Anche le Nazioni Unite di recente si sono adoperate con attitudine pragmatica nei confronti del nuovo Governo di Kabul. All’inizio di giugno l’hanno invitato a colloqui con inviati speciali di 20 Paesi a Doha, la capitale del Qatar. In agenda, fra gli altri temi, le opzioni di collaborazione in campo economico, in particolare nel settore privato. Un incontro che è stato concepito come la prima tappa di un processo che dovrebbe a lungo termine portare al reintegro nel sistema internazionale del Paese isolato, con l’obiettivo di garantire un sostegno a lungo termine della popolazione civile.

Un impegno non certo scevro da controversie, tanto che dal principio è stato oggetto di critiche affilate. Come quelle espresse in una lettera inviata alla sede centrale ONU di New York da un gruppo di nazioni di peso come Francia, Germania e Stati Uniti.

Nel testo hanno minacciato di boicottare l’incontro, o di quanto meno limitare la partecipazione della loro delegazione ufficiale. Sottolineando l’esigenza minima di includere nelle negoziazioni anche la società civile afgana e includere nell’agenda dei lavori la situazione dei diritti umani nel Paese.

Una richiesta rinviata seccamente al mittente dai Talebani. Per la stessa ragione, in febbraio era finito nel nulla il progetto di un analogo incontro internazionale.  

Ragazze afghane frequentano le lezioni di un seminario islamico a Kabul.
Ragazze afghane frequentano le lezioni di un seminario islamico a Kabul. Alle donne e alle ragazze è ancora negato l’accesso alle scuole secondarie e alle università. KEYSTONE

Un compromesso svizzero come via d’uscita?

La riapertura della sede della DSC in autunno potrebbe così rappresentare una forma di compromesso, che consenta alla Svizzera di tornare ad espandere il suo aiuto umanitario in loco pur mantenendo chiusa, per ragioni politiche, la sua ambasciata.
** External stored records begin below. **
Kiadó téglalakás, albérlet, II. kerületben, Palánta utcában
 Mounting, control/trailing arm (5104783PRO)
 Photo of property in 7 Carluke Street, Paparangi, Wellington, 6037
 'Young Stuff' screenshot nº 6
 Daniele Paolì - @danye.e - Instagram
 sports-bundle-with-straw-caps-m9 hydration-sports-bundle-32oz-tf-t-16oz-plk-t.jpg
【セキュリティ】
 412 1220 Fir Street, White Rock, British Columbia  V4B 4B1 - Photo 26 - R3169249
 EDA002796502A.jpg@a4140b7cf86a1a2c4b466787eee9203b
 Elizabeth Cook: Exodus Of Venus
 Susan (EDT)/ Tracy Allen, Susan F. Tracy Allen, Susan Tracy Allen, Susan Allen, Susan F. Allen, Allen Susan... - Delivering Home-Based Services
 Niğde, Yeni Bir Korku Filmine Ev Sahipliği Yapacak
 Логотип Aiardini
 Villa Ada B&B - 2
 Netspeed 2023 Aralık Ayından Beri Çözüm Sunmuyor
Secondo la DSC, il personale che sarà stanziato a Kabul dovrà poter riallacciare contatti con i Talebani, seppure limitati alla gestione degli aiuti umanitari.

La scelta elvetica viene accolta positivamente da Martin Hongler, vicepresidente dell’organizzazione privata di aiuto umanitario Afghanistanhilfe, che da decenni realizza nel Paese progetti umanitari grazie a donazioni private.

La DSC ha già sostenuto in passato progetti dell’ONG, come la costruzione di un centro di cure mediche. “È difficile portare aiuti, e farsi un’idea realistica della situazione, senza essere fisicamente in Afghanistan”, nota Hongler. E sottolinea che sarebbe illusorio pensare di riuscire ad aiutare la popolazione civile senza il coinvolgimento delle autorità locali, e pretendendo che non possano finire per trarne forse indirettamente anche un vantaggio. “D’altronde, non si dovrebbe negare aiuto a delle persone, solo perché hanno il Governo sbagliato”.